Stated exercise
Could you copy out the data below word for word, starting at the line containing "What distance separates" and ending at the line containing "48.5 metres"?

Information supplied
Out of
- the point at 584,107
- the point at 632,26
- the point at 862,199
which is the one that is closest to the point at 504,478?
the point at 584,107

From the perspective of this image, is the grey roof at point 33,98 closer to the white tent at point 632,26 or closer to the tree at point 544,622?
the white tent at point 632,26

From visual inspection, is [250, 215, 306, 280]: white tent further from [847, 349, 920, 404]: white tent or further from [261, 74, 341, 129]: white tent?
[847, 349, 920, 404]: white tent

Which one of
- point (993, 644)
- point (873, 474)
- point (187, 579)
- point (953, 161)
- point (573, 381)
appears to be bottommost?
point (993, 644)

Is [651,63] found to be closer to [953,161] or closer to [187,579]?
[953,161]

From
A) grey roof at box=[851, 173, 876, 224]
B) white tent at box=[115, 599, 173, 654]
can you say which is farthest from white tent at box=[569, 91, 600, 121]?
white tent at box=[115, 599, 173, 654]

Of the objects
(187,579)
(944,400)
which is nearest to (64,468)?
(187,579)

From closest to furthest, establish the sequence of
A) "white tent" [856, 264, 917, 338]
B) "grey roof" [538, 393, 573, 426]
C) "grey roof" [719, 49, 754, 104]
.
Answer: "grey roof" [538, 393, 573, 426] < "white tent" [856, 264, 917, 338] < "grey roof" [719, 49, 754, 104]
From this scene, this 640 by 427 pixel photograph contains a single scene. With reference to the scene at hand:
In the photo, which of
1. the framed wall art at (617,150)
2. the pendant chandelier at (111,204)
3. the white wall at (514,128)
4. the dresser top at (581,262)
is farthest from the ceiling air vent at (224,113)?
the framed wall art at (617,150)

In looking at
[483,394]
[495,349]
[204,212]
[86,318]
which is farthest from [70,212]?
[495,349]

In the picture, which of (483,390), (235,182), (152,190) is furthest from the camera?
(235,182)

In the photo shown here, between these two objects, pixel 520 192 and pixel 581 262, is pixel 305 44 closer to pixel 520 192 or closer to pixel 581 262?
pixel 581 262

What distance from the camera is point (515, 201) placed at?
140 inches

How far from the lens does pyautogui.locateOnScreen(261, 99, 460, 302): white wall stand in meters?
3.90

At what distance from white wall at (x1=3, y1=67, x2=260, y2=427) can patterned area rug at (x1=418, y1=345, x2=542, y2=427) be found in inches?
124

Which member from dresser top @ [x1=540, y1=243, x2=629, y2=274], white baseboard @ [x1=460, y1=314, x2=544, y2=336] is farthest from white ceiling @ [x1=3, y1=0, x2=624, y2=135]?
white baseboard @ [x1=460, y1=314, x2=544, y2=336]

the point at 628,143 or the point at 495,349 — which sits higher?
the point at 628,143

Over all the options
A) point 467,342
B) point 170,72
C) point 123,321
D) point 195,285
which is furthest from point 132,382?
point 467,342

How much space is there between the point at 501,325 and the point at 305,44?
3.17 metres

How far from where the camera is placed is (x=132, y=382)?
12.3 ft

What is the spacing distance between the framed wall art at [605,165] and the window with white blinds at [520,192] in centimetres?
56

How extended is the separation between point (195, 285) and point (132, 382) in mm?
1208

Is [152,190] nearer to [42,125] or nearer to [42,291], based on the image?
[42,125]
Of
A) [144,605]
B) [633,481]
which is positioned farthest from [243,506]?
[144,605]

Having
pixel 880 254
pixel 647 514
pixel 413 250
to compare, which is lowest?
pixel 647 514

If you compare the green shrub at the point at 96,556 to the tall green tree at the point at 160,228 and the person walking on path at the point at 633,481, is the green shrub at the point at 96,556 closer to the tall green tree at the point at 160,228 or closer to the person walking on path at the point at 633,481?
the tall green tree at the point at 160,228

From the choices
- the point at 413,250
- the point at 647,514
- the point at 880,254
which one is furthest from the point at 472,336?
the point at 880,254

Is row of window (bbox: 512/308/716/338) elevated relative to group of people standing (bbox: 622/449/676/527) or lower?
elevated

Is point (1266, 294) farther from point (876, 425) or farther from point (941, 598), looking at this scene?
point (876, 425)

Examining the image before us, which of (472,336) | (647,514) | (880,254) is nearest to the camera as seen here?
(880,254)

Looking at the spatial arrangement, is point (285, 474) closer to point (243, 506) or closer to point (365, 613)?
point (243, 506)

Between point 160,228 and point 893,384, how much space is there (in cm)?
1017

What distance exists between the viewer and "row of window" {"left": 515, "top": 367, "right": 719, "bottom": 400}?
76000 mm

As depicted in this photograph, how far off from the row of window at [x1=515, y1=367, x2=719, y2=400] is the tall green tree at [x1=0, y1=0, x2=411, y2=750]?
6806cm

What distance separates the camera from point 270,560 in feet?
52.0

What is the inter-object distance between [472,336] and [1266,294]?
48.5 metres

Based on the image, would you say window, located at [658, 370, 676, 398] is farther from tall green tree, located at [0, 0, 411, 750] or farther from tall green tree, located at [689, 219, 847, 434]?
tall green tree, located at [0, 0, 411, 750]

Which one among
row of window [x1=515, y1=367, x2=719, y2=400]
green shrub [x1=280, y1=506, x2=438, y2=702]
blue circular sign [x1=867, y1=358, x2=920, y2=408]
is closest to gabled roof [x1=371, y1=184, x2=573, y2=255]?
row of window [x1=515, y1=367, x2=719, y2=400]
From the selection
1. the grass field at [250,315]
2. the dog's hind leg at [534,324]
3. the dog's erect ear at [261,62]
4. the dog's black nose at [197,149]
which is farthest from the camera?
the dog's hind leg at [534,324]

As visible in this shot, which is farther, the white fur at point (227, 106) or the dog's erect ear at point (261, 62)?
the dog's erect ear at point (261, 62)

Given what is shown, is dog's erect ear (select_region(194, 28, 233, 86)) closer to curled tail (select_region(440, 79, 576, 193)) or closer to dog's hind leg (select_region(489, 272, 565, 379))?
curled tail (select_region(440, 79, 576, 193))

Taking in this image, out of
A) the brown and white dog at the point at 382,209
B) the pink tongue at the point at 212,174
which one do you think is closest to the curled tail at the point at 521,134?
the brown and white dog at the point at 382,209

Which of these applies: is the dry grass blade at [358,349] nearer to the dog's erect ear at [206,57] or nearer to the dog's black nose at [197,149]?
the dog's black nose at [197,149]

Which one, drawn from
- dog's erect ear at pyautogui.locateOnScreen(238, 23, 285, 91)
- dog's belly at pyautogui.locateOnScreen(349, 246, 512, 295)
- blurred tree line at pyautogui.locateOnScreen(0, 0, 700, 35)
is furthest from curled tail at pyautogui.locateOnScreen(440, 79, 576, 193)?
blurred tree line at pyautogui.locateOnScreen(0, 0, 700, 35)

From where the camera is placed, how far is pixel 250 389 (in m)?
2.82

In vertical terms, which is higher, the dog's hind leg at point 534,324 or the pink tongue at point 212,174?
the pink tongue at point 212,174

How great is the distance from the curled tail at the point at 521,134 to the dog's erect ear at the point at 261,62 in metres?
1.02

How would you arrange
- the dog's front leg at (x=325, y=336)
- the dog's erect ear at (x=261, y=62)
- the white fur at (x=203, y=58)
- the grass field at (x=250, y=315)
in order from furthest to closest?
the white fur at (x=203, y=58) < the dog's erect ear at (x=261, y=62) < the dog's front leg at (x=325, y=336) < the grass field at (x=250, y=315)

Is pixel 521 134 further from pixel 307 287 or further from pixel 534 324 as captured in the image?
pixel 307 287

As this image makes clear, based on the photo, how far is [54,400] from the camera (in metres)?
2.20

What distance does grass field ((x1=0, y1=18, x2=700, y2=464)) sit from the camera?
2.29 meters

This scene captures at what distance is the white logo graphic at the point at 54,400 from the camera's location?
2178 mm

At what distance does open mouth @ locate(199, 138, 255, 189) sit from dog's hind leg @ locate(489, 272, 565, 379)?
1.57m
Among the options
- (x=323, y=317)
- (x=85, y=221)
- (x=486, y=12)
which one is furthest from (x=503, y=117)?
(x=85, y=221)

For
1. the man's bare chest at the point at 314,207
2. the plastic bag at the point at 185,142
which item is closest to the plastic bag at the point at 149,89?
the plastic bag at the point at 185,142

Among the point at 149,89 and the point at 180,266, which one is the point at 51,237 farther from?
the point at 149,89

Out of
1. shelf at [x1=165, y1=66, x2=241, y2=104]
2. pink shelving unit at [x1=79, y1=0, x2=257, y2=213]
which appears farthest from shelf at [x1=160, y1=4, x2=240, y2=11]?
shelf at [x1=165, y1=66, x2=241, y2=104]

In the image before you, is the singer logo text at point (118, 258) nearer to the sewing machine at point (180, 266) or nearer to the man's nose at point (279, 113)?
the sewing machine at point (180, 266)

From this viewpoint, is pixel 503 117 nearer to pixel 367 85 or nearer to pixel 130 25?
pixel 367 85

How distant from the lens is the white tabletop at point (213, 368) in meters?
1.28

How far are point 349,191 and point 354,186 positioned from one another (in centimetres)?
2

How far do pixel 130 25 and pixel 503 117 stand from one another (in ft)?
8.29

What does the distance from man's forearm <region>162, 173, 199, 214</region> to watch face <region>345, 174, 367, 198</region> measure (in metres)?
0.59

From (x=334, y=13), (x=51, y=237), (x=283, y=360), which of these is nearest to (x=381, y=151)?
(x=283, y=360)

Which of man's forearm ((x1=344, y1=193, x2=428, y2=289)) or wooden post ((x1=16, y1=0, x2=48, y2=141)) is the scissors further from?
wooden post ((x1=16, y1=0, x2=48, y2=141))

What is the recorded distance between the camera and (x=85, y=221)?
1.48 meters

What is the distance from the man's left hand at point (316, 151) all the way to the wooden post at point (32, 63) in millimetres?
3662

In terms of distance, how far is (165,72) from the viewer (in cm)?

Response to this exercise
What distance separates the camera from point 270,560 in feet?
52.0

What is the inter-object distance between [472,336] and [1266,294]?
48.5 metres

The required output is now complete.